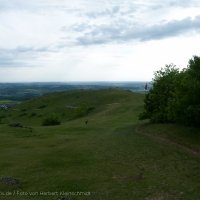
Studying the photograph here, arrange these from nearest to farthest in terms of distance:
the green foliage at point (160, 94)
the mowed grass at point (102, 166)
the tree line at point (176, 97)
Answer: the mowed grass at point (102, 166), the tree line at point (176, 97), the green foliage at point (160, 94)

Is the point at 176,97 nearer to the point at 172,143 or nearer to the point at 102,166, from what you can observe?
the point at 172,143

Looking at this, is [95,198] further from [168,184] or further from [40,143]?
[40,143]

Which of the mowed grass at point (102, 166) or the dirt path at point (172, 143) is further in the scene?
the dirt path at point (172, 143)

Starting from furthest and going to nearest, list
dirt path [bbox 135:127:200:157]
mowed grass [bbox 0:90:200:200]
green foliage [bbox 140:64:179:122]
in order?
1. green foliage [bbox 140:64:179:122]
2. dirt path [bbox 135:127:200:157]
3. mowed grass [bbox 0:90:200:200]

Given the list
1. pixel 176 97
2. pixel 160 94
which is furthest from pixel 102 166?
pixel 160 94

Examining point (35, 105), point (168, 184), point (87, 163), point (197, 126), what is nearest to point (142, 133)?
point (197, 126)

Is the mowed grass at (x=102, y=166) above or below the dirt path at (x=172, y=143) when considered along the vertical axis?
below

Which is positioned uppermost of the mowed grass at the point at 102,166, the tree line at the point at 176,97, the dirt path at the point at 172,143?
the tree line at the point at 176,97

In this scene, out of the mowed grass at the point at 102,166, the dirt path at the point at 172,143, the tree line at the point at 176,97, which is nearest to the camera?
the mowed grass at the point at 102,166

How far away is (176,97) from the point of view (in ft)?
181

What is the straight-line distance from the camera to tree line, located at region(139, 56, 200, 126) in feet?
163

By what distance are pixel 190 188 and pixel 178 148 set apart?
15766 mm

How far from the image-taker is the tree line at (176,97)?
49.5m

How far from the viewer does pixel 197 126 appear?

==

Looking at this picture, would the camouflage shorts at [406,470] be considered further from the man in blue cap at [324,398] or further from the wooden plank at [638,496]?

--

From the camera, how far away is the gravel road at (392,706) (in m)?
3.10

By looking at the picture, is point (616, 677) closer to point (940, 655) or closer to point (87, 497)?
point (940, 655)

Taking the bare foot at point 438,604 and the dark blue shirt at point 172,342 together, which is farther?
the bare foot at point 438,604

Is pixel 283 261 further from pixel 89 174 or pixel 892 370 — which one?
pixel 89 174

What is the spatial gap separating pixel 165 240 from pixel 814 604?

Goal: Copy the lines above word for word, starting at the line that contains "Examining point (35, 105), point" and ending at the line that contains "How far from the viewer", with both of those lines included.

Final result:
Examining point (35, 105), point (168, 184), point (87, 163), point (197, 126), what is nearest to point (142, 133)?
point (197, 126)

Is the mowed grass at (x=102, y=166) above or below the dirt path at (x=172, y=143) when considered along the vertical axis?
below

Which is positioned uppermost of the mowed grass at the point at 102,166, the tree line at the point at 176,97, the dirt path at the point at 172,143?
the tree line at the point at 176,97

In this scene, out of the mowed grass at the point at 102,166, the dirt path at the point at 172,143, the tree line at the point at 176,97, which is nearest to the camera?
the mowed grass at the point at 102,166

How far away is (176,97) from the point of view (in ft)?
181

What is the straight-line distance from the camera to tree line, located at region(139, 56, 200, 126) in feet?
163

By what distance are pixel 190 188 and pixel 178 148 set apart?
15766 mm

How far from the image-taker is the tree line at (176,97)?
49.5m

How far from the viewer does pixel 197 126 appear?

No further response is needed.